| HN Mirror

Y	Hacker News new \| ask \| show \| jobs


	by rryan 802 days ago
	ML 101: Do not evaluate on the training data. Yes of course it can, because they fit in the context window. But this is an awful test of the model's capabilities because it was certainly trained on these books and websites talking about the books and the HP universe.

4 comments

barfbagginus 802 days ago

Given that it is pretrained on the material, it would be interesting to do a differential test on in-context reinforcement. What is the recall % before reading the books and after?

I know, for instance, that gpt4 does much better with the python manual when we quote relevant context, even though it was trained on the python manual. This suggests pretraining is less than perfect.

Likewise, in the Harry Potter case I expect a significant difference between its background knowledge and the context enhanced trial. But I don't have intuition about the effect size we should expect! That makes it a fun experiment.

munchler 802 days ago

Not so fast. If you were evaluating the model on its ability to predict the next word in a Harry Potter book, you'd be right, because it's already seen the entire book, but that's not what's happening here.

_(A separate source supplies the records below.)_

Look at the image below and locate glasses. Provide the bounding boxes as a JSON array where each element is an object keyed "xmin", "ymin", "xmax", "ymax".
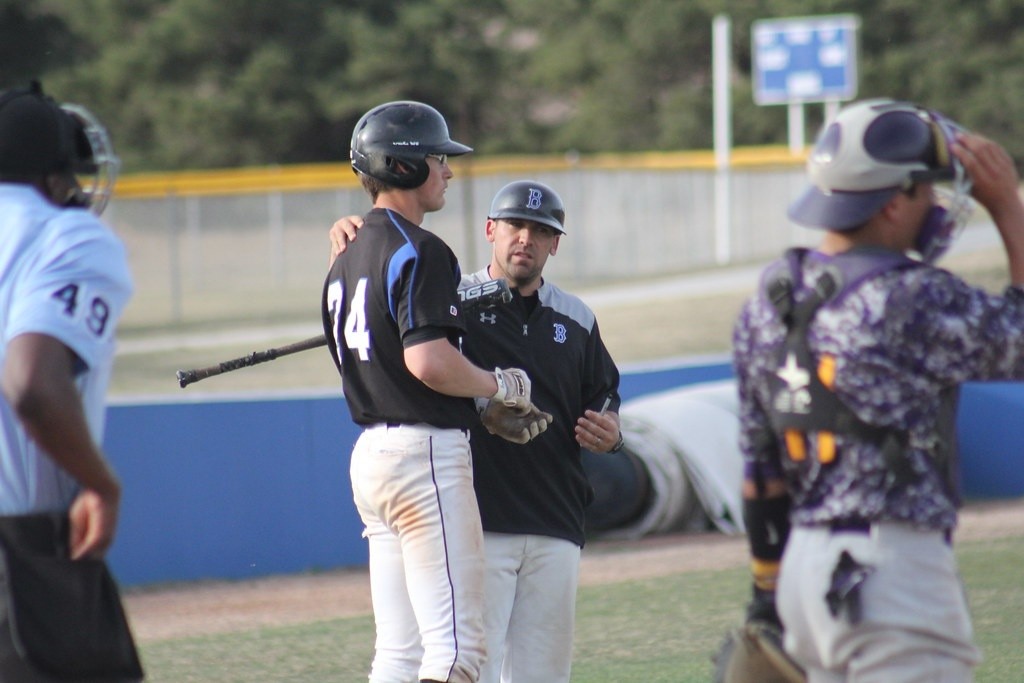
[{"xmin": 427, "ymin": 154, "xmax": 447, "ymax": 164}]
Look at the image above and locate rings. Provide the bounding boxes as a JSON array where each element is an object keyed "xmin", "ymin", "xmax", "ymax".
[{"xmin": 596, "ymin": 438, "xmax": 600, "ymax": 445}]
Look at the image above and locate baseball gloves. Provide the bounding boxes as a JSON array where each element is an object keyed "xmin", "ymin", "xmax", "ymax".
[{"xmin": 710, "ymin": 627, "xmax": 810, "ymax": 683}]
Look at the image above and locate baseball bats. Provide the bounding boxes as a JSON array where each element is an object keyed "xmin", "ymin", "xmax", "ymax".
[{"xmin": 174, "ymin": 277, "xmax": 513, "ymax": 389}]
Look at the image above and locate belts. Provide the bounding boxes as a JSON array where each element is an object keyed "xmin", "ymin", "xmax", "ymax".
[{"xmin": 0, "ymin": 513, "xmax": 69, "ymax": 545}]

The linked X post shows that the user asked the model to generate a graph of the characters, which was presumably a novel question. This is a legitimate test of the model's ability to understand and answer questions about the training data. Repeating the books in the prompt for emphasis makes sense, since the model probably didn't memorize all the relevant details.

viraptor 802 days ago

The training data may not be HP itself. It may be millions of pages summarising/discussing/dissecting HP, which already contain the relationships spelled out better than in the book itself.

munchler 802 days ago

That's true, but the model still analyzed all that disparate information and produced a very detailed graph of the relevant relationships. If anyone can show that the graph itself was in the training data, then I would agree that it's not a good test.

chmod775 801 days ago

> disparate information

I wouldn't call it disparate when there's about a dozen wikis each spelling it out like this: https://harrypotter.fandom.com/wiki/Severus_Snape

vsnf 802 days ago

If eat my hat if multiple graphs almost exactly like this one weren’t in the training days. This is like fandoms 101.

lukan 801 days ago

The frustrating thing about all this speculations is, that we don't know what was in the training data, but I think we should know that, to have any meaningful discussion about it.

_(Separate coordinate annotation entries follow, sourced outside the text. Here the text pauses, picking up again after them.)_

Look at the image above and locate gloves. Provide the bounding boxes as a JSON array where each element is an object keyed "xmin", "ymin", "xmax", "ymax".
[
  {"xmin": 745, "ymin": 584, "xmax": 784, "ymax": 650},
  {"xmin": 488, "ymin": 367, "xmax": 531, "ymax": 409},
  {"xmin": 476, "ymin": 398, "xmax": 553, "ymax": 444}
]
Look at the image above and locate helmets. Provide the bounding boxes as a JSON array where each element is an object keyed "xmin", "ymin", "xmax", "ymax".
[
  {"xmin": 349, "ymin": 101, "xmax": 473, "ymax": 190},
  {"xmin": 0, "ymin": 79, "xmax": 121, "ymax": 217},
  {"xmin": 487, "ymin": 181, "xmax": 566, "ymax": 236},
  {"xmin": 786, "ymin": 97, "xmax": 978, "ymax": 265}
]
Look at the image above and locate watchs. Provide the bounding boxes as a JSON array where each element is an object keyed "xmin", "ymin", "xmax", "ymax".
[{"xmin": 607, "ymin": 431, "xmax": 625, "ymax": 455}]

actionfromafar 801 days ago

We should. However in this case, isn't it a bit of a stretch to assume they didn't put just about everything in the training data?

joshspankit 801 days ago

It would have been fairly trivial to AB test this where the other side is to ask the same question but without all the books in-window.

xmprt 802 days ago

It's a novel question and impressive that Gemini was able to solve it but the tweet's author is claiming that this is because of the large context window and not because of all the Harry Potter related training data that was available to it.

aikinai 801 days ago

The generic models definitely know a lot about Harry Potter without any additional context.

Probably 80% of my questions to ChatGPT were about Harry Potter plot and character details as my kid was reading the books. It was extremely knowledgeable about all the minutiae, probably thanks to all the online discussion more than the books themselves. It was actually the first LLM killer app for me.

munchler 802 days ago

That's a good point. I would describe this as a test of Gemini's ability to re-read something it's already familiar with, not a valid test of its ability to read a large new corpus.

paxys 802 days ago

It could have been trained on this exact picture created by a fan and uploaded to some forum. Ultimately it is impossible to know unless testing with brand new material.

I have the same problem with benchmarks that use real world tests (like SAT/LSAT/GRE or whatever else). The model got a good score, sure, but how many thousands of variations of this exact test was it trained on? How many questions did it encounter that were similar or the same?

poglet 801 days ago

You could modify the source material (change a name or character relationship) and see if it correctly reports the modification in the graph.

viraptor 802 days ago

It seems from the replies that he tried it without the context too and didn't get as detailed answers. I'd really like to see the actual difference, but yeah, it would be so much more interesting to use books which aren't summarised and discussed all over internet.

magospietato 801 days ago

I got some interesting results by feeding Claude 3 a very sparse primer for a conlang I wrote when I was 18.

There is zero chance this is anywhere in the models dataset, and we were able to perform basic translation to and from English.